L’Amérique,[1] dit l’historien Goodrich, avait été dévastée depuis un siècle par les Espagnols, quand les Jésuites y portèrent cette infatigable activité qui leur avait procuré dès leur fondation tant de succès dans leurs entreprises. Ils ne pouvaient rappeler du tombeau les milliers de victimes qu’avait sacrifiées l’aveugle férocité des Espagnols, — ils ne pouvaient arracher aux entrailles de la terre les timides Indiens que la cupidité de leurs barbares conquérans avait ensevelis tout vivans dans les mines. Leurs regards se tournèrent vers les Sauvages qu’une vie errante avait jusque là préservés de la tyrannie des Européens ; — ils conçurent le projet de les tirer de leurs forêts pour les réunir en corps de nation, mais loin des lieux habités par les oppresseurs farouches du nouvel hémisphère.
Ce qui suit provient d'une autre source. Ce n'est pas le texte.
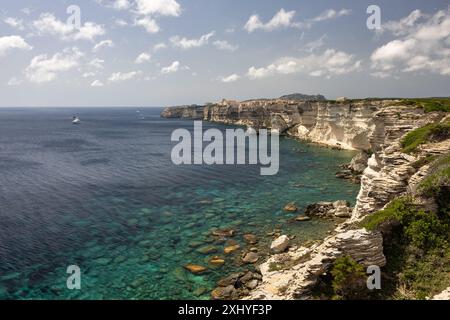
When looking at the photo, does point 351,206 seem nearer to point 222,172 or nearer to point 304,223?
point 304,223

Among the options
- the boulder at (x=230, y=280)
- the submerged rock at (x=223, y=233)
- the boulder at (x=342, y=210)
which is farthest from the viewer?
the boulder at (x=342, y=210)

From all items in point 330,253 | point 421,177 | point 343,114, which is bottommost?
point 330,253

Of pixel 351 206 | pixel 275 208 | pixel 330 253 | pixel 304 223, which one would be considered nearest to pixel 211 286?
pixel 330 253

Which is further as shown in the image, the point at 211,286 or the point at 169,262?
the point at 169,262

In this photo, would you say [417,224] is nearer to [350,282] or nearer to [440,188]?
[440,188]

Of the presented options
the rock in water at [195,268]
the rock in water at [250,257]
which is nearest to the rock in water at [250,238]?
the rock in water at [250,257]

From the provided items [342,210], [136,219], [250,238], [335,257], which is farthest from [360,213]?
[136,219]

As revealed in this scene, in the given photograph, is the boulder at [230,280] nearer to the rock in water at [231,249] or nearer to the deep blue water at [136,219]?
the deep blue water at [136,219]
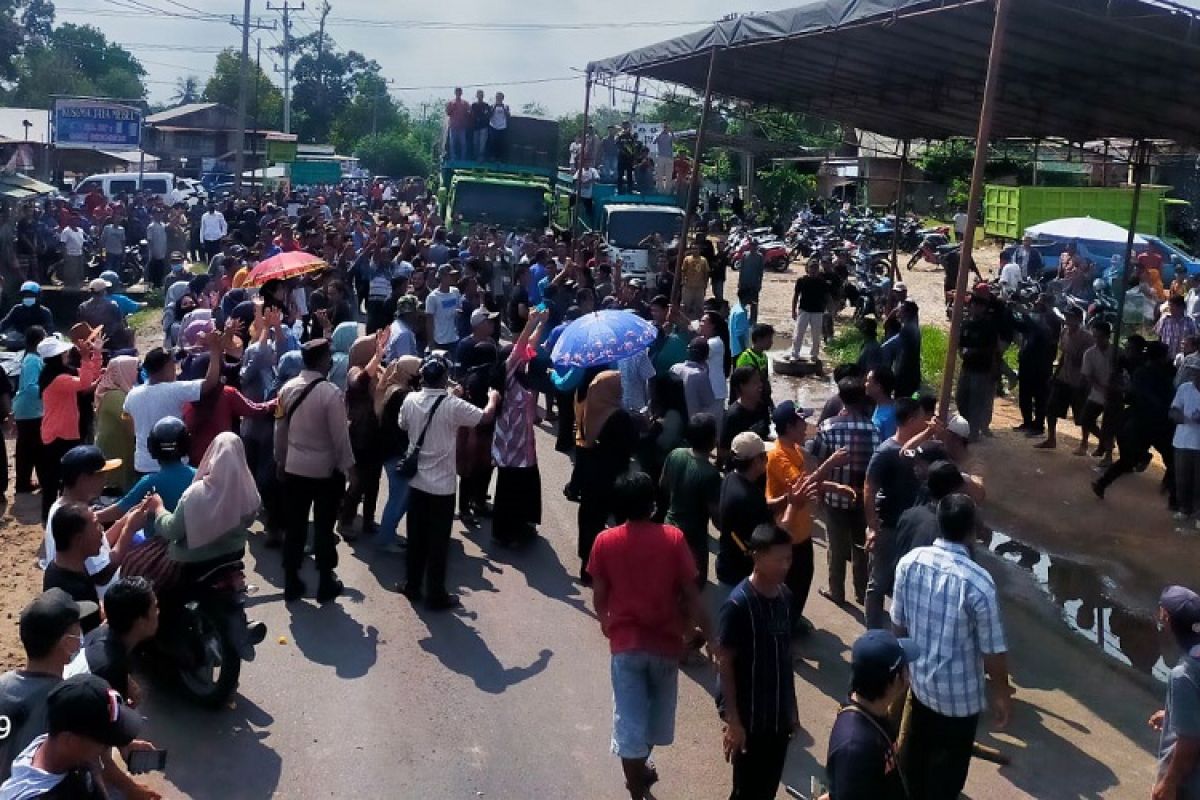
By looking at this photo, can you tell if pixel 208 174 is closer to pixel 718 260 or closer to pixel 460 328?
pixel 718 260

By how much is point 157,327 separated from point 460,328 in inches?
359

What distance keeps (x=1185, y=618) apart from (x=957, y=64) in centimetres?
944

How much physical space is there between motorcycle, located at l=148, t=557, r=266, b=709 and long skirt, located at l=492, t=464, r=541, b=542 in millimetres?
3036

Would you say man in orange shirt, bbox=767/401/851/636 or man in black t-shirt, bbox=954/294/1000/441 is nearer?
man in orange shirt, bbox=767/401/851/636

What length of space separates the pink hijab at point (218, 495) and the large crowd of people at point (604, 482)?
15 millimetres

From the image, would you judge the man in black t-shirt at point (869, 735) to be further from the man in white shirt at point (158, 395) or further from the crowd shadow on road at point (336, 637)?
the man in white shirt at point (158, 395)

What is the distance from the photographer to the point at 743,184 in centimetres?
4275

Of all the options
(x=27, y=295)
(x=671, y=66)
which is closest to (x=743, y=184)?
(x=671, y=66)

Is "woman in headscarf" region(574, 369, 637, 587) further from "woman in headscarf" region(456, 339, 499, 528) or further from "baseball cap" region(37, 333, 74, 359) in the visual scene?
"baseball cap" region(37, 333, 74, 359)

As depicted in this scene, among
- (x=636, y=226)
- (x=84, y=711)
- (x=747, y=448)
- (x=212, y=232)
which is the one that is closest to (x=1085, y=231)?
(x=636, y=226)

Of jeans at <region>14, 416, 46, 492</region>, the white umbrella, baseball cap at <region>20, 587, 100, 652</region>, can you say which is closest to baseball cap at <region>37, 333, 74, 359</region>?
jeans at <region>14, 416, 46, 492</region>

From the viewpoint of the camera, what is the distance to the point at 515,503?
9109mm

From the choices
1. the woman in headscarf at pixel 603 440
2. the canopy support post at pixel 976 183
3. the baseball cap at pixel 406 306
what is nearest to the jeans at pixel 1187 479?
the canopy support post at pixel 976 183

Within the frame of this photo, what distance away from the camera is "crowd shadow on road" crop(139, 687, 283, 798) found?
5566 mm
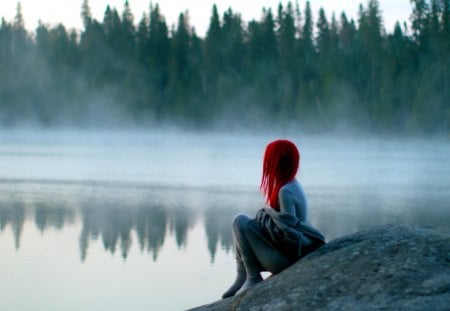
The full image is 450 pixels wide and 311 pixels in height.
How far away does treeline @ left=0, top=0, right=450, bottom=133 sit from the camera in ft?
163

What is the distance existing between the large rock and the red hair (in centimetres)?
39

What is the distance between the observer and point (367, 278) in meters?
3.80

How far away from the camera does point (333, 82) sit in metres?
51.1

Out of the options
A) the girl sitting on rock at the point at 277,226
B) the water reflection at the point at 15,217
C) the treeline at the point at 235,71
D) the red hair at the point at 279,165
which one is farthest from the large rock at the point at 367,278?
the treeline at the point at 235,71

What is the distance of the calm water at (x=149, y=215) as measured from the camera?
23.9 feet

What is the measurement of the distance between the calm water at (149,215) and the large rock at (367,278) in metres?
2.73

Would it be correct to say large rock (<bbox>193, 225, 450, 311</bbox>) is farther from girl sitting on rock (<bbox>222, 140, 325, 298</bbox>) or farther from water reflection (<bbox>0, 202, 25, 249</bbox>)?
water reflection (<bbox>0, 202, 25, 249</bbox>)

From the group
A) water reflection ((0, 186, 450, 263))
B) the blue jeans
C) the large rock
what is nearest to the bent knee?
the blue jeans

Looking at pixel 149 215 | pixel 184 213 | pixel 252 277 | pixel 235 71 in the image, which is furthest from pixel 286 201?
pixel 235 71

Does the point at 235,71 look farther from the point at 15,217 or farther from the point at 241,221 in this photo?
the point at 241,221

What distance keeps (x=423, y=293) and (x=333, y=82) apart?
158ft

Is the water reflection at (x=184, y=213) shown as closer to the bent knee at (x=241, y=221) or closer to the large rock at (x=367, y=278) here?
the bent knee at (x=241, y=221)

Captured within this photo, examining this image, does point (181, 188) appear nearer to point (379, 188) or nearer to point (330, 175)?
point (379, 188)

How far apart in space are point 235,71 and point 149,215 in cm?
4529
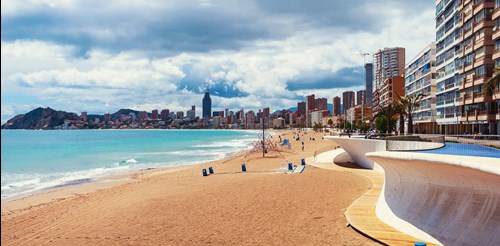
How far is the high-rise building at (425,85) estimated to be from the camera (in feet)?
190

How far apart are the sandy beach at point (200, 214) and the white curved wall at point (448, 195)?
4.67 ft

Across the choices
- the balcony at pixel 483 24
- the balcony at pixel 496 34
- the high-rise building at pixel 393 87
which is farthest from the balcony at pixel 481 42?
the high-rise building at pixel 393 87

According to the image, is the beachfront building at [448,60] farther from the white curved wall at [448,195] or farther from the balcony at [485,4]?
the white curved wall at [448,195]

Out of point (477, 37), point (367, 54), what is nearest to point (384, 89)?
Result: point (367, 54)

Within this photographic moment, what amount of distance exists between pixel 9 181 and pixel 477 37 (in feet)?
142

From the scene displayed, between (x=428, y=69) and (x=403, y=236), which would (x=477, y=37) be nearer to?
(x=428, y=69)

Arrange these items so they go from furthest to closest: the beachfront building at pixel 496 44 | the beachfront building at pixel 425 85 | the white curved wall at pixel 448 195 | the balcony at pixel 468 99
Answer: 1. the beachfront building at pixel 425 85
2. the balcony at pixel 468 99
3. the beachfront building at pixel 496 44
4. the white curved wall at pixel 448 195

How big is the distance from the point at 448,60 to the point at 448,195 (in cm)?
4483

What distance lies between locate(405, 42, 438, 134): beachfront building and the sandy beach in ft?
140

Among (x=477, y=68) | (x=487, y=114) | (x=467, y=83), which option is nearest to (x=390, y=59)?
(x=467, y=83)

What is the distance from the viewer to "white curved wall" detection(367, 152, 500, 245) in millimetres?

Il restait encore, dit M. de Châteaubriand, aux pieds des Cordilliéres, vers le côté qui regarde l’Atlantique, entre l’Orénoque et Rio de La Plata, un pays immense rempli de Sauvages, où les Espagnols n’avaient point encore porté la dévastation. Ce fut dans ces épaisses forêts que les Jésuites entreprirent de fonder une république. Ayant obtenu de la cour d’Espagne la liberté de tous les Sauvages qu’ils parviendraient à réunir ; — ayant triomphé de la cupidité et de la malice humaine ; méditant un des plus nobles desseins qu’ait jamais conçus l’esprit de l’homme, ils partirent pour Rio de La Plata. Remontant cette rivière, ils entrèrent dans les eaux du Paraguay, — se dispersèrent dans ses bois sauvages. Les relations nous les représentent un bréviaire sous le bras, une grande croix à la main, et sans autre provision que leur confiance dans le secours du ciel et un courage moral, une étonnante force d’âme, qui les rend capables d’aller partout et de tout faire pour la gloire de la divinité et celle de leur ordre. Elles nous les peignent se fesant jours à travers la vaste solitude, marchant dans les terres marécageuses où ils avaient de l’eau jusque à la ceinture, gravissant des roches escarpées, furetant dans les antres, au risque d’y trouver des serpens et des bêtes féroces au lieu des humains qu’ils y cherchaient.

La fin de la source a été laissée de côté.